**TEXT PROVIDED**
He served as the United States Ambassador to the European Union from 1993 to 1996 and as co-chairman of the European-American Business Council (EABC). Additionally, he is a member of the Board of Advisors of the Global Panel Foundation.

Eizenstat led the U.S. delegation at the Third Conference of the Parties in Kyoto, Japan, which concluded by adopting the Kyoto Protocol and military exemptions to emissions controls.

In 2008, the Ambassador Stuart E. Eizenstat Distinguished Professorship in Jewish history and culture was endowed in Eizenstat's honor at the University of North Carolina at Chapel Hill. For his work he has received the Courage and Conscience Award from the Government of Israel, the Knight Commander's Cross (Badge and Star) of the Order of Merit of the Federal Republic of Germany, the French Legion of Honor from the Government of France, and the International Advocate for Peace Award from the Cardozo Journal of Conflict Resolution.

Eizenstat is also a member of the Atlantic Council's Board of Directors.

On January 9, Eizenstat gave a eulogy for Carter upon the event of his 2025 state funeral. His stated purpose was to dispel the myth that Carter was an unsuccessful president but was successful in the years of his post-presidency.

===Holocaust restitution===
Eizenstat has devoted much effort to various aspects of Holocaust restitution. This has included partial recompense for slave and forced labor, and most recently in 2018 for the trauma suffered by Kindertransport. It has also included restitution of Holocaust-era assets to their original owners or their heirs. Initially, he did this as President Clinton's "Special Representative of the President and Secretary of State on Holocaust-Era Issues." In this position, he took a leadership role for many nations. In this role, he was approached by Turkish ambassador Şükrü Elekdağ who told him that "Turkey could no longer guarantee the safety of the Jews in Turkey" if there was any mention of the Armenian genocide in the United States Holocaust Memorial Museum. Eizenstat has continued this role as a private citizen. In 1998, he organized the Washington Conference on Holocaust Era Assets, resulting in the Washington Principles on Nazi-Confiscated Art.

**REQUIRED ACTION 1**
According to the text about Stuart Eizenstat, which conference resulted from his 1998 organizing work on Holocaust-era assets?
**REQUIRED ACTION 2**
From the text about Stuart Eizenstat, reproduce the passage from "He served as" up to and including "Global Panel Foundation.".

**RECORD EXTRACTS**
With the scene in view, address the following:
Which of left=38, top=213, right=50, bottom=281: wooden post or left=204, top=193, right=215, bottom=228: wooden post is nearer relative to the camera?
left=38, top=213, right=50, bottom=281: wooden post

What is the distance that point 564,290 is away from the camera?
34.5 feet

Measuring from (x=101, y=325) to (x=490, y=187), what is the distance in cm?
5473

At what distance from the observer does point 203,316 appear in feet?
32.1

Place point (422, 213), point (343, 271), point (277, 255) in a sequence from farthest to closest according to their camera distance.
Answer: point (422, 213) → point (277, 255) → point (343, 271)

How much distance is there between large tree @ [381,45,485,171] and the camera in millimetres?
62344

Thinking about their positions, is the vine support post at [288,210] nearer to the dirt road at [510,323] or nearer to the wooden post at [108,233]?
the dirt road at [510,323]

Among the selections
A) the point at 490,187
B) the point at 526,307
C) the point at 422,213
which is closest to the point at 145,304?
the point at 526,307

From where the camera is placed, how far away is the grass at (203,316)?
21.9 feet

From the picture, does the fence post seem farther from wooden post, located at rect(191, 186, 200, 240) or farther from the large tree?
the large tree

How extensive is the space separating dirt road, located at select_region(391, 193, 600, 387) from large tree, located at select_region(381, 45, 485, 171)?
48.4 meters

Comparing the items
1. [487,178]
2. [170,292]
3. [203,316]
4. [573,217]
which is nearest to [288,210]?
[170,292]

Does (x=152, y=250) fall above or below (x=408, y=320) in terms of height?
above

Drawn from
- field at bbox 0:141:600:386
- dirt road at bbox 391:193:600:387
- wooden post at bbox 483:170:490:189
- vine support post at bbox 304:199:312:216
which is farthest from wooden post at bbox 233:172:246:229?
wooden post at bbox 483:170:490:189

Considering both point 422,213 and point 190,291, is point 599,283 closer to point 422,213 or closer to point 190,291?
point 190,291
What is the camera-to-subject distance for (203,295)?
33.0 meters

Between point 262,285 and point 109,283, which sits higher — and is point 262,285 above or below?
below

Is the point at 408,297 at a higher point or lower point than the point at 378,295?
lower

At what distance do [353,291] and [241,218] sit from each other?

**RESPONSE AREA 1**
The Washington Conference on Holocaust Era Assets.

**RESPONSE AREA 2**
He served as the United States Ambassador to the European Union from 1993 to 1996 and as co-chairman of the European-American Business Council (EABC). Additionally, he is a member of the Board of Advisors of the Global Panel Foundation.